Issues for consideration
While this is a relatively complex measure, it provides a more comprehensive assessment of work, education and living arrangements than most of the other instruments reviewed. The provision of extensive detail for each anchor point reduces the need for rater interpretation/judgement and increases inter-rater agreement. No specific training is required to use the measure. The collection of information concerning support and performance improves the ability of the scale to differentiate between higher and lower functioning individuals. This feature of the MSIF improves its capacity to identify change following clinical interventions and makes it particularly useful in the evaluation of rehabilitation programmes that focus on improving work, training and residential capacity. Follow-up assessments can be conducted via telephone and provide information on changes in role position, level of support required, and performance level achieved. The scale was developed for outpatients and captures a 1-month timeframe (this can be adapted to monitor a longer period). A detailed description of the MSIF is provided in the article published in Schizophrenia Bulletin by Jaeger et al. (2007).
The interview schedule and copies of the MSIF can be obtained without cost from:
Professor Judith Jaeger
Department of Psychiatry and Behavioural Sciences
Zucker Hillside Hospital
75–59 263rd Street
Glen Oaks, NY 11004
email: jaeger.ju@comcast.net
Multonmah Community Ability Scale
The Multonmah Community Ability Scale (MCAS) (Barker et al., 1994) was designed to assess the level of functioning in clients with more severe disability living in community settings. The scale contains 17 practitioner-rated items that can be collapsed into four subscales or domains of functioning.
- Interference in Functioning (five items focusing on physical health, mental health, intellectual health)
- Adjustment to Living (three items dealing with daily living skills and money management)
- Social Competence (five items that assess social interest and skills)
- Behaviour Problems (four items that assess participation in treatment, substance use and acting-out behaviours)

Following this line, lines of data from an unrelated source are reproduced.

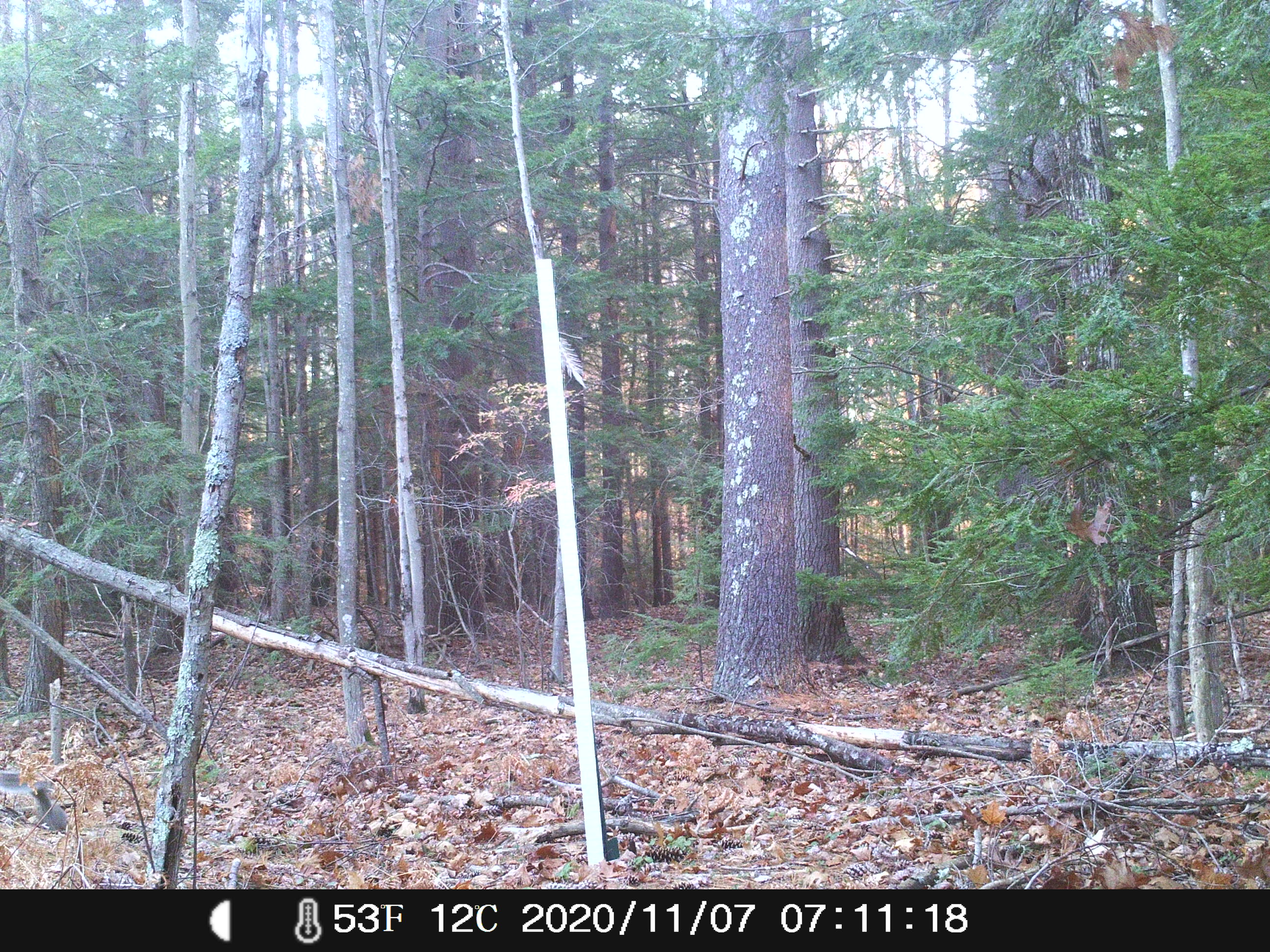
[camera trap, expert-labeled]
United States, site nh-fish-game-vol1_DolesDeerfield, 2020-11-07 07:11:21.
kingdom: Animalia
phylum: Chordata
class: Mammalia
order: Rodentia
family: Sciuridae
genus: Sciurus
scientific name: Sciurus carolinensis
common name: gray squirrel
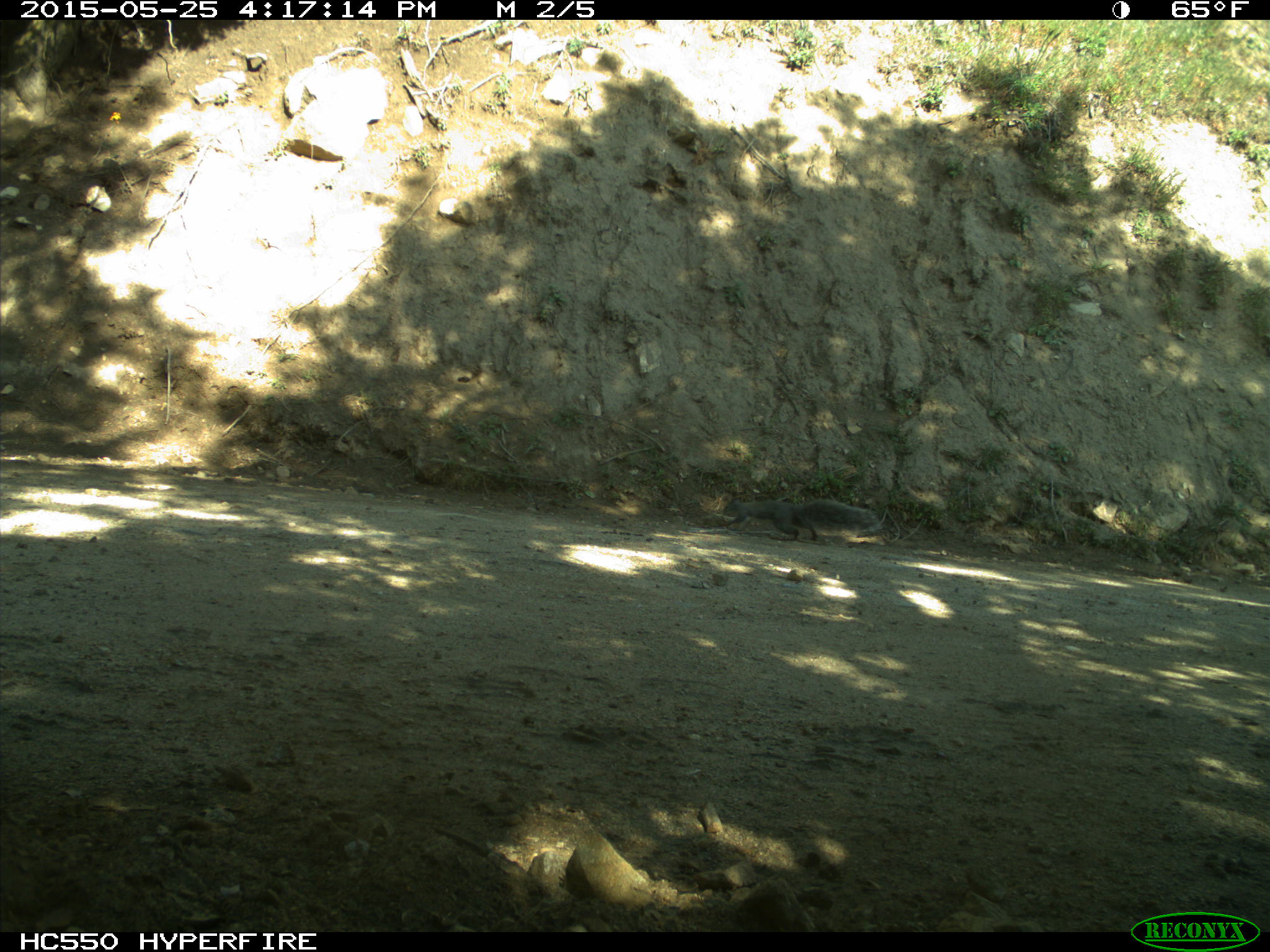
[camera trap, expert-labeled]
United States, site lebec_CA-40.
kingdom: Animalia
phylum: Chordata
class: Mammalia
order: Rodentia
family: Sciuridae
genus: Sciurus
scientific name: Sciurus carolinensis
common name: eastern gray squirrel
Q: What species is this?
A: Sciurus carolinensis (eastern gray squirrel).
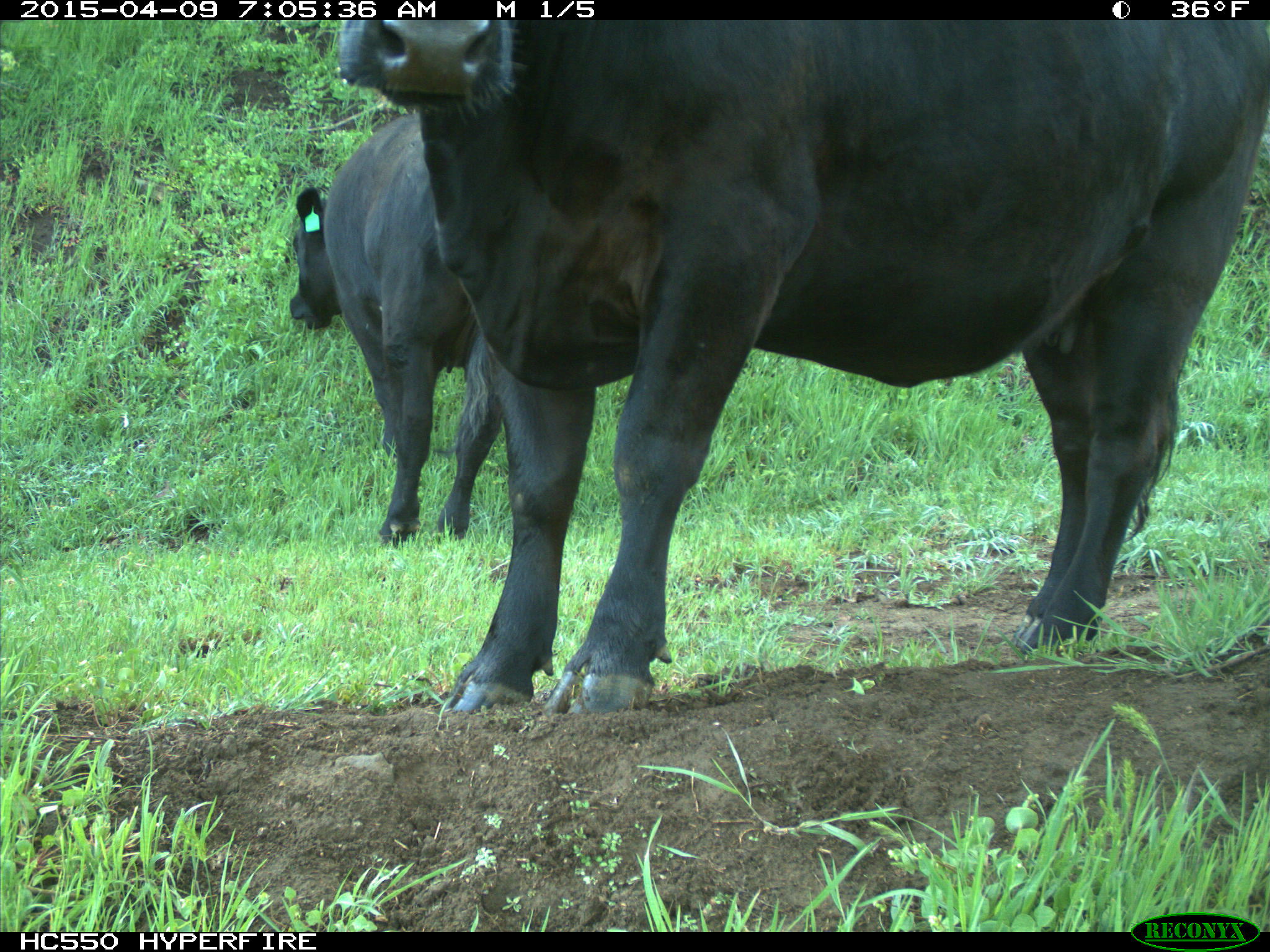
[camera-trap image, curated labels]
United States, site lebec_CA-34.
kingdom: Animalia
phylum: Chordata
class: Mammalia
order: Artiodactyla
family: Bovidae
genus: Bos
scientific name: Bos taurus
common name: domestic cow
Bos taurus (domestic cow).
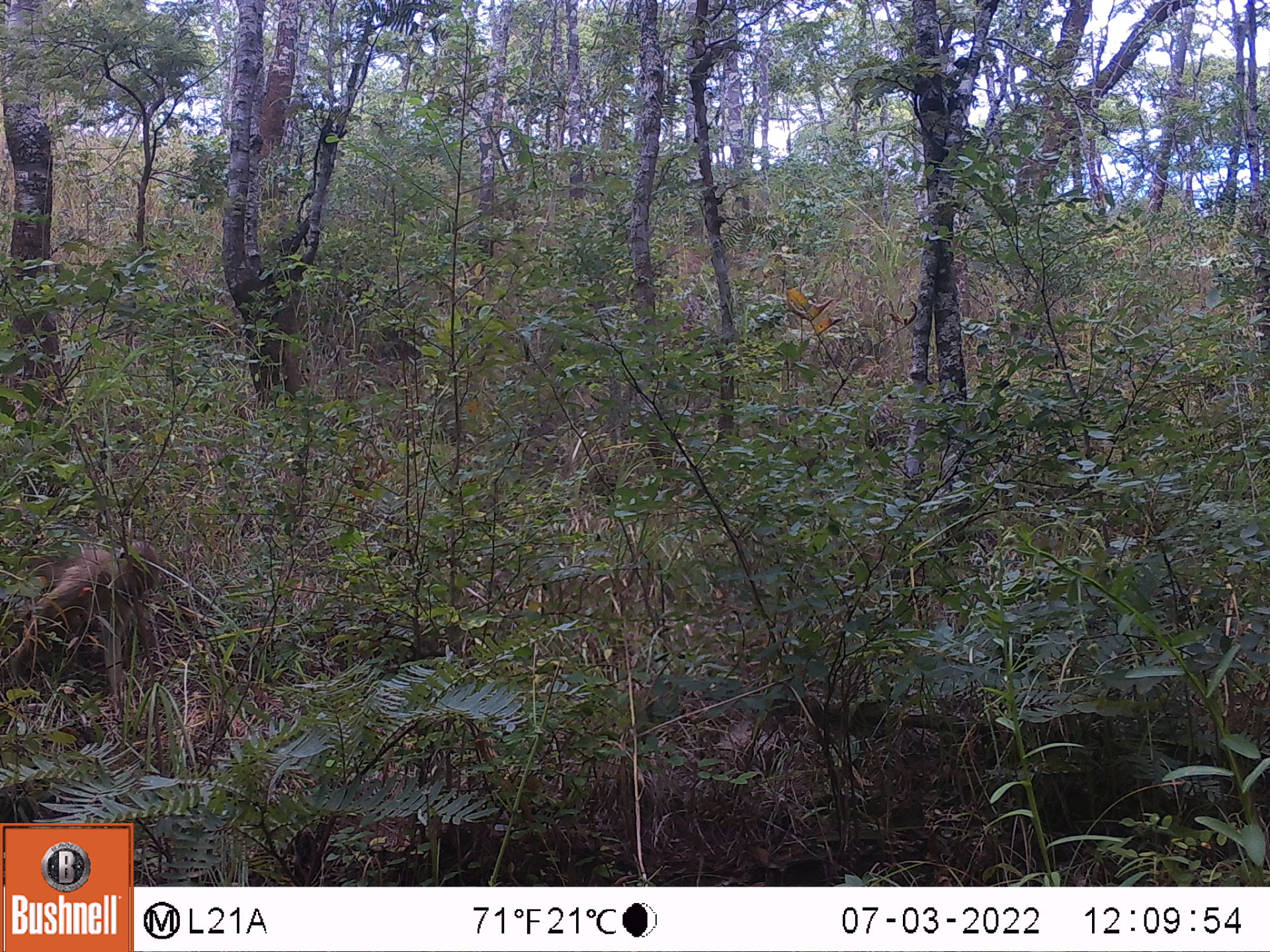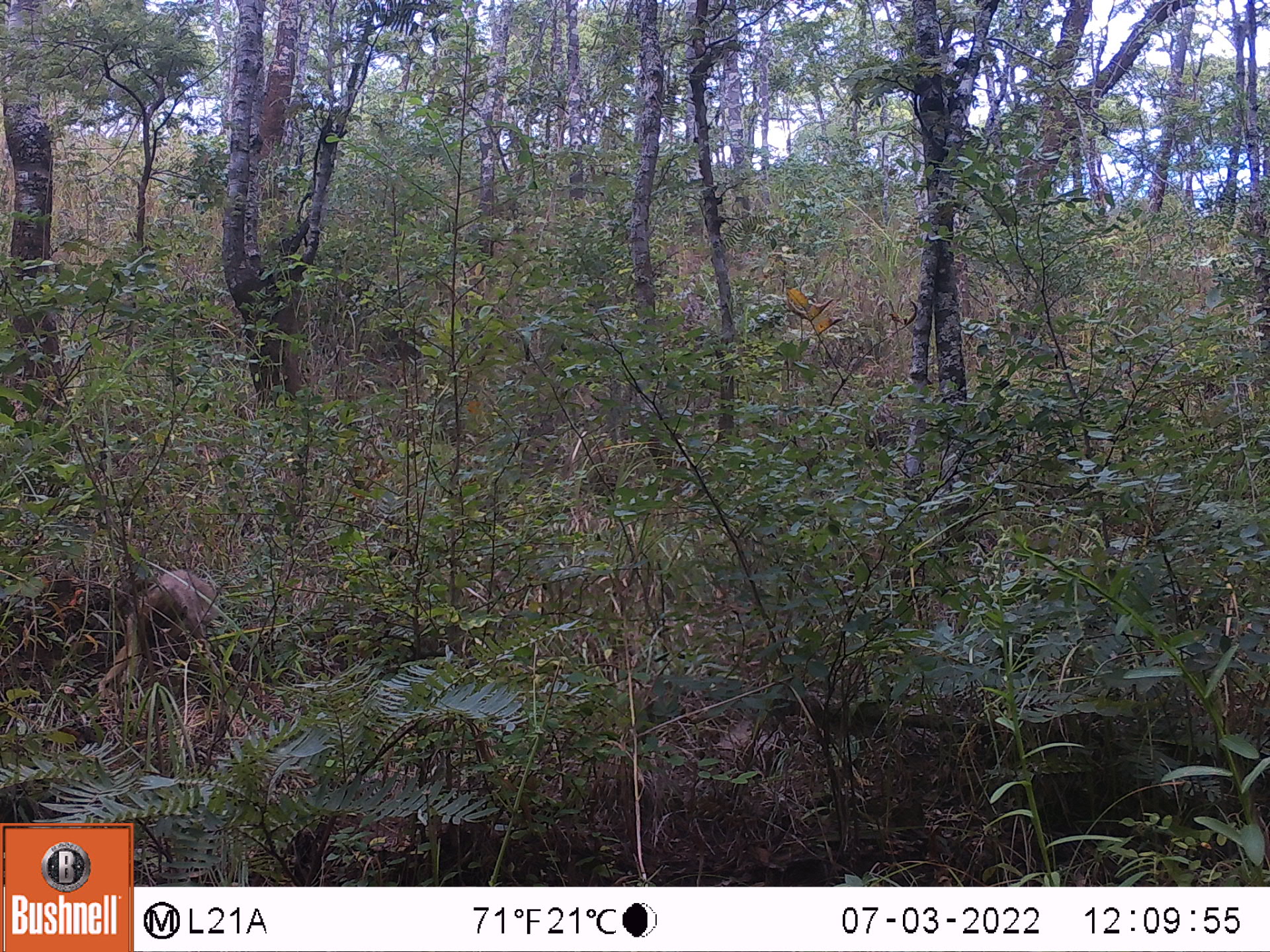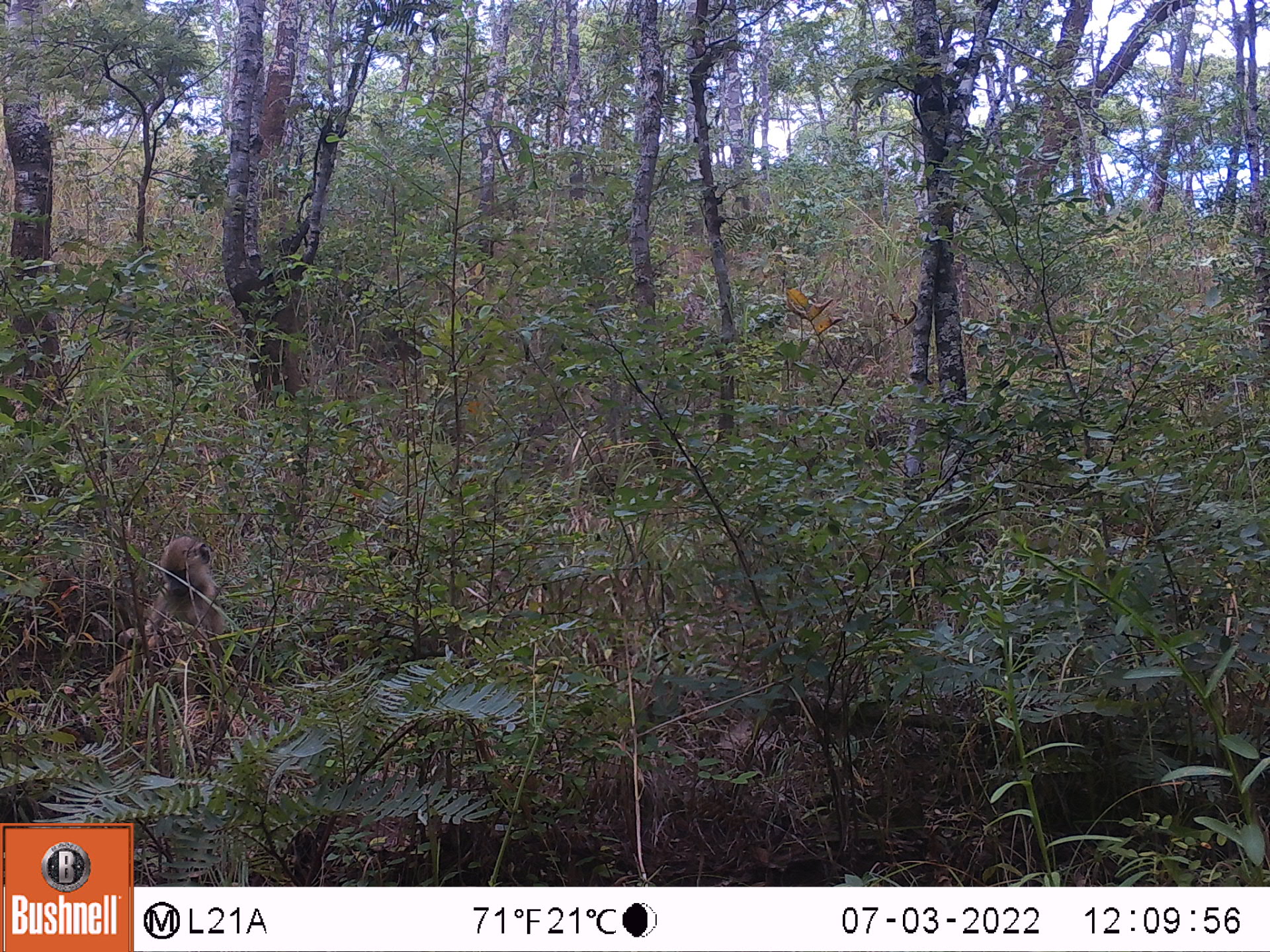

The rating period for items in the first three domains is the past 3 months while the fourth domain assesses functioning in the past 12 months. All items are scored on a five-point scale and item scores are summed to provide a domain score and total scale score (Box 3.3). Barker and colleagues (1994) suggest that total scale scores of 17–47 indicate severe disability, 48–62 represent medium disability, and 63–85 indicate little or no disability. The measure has high predictive validity – individuals with lower scores were more likely to be hospitalised at some time in the future (Hampton & Chafetz, 2002). The measure has adequate inter-rater and test-retest reliability (Trauer, 2001).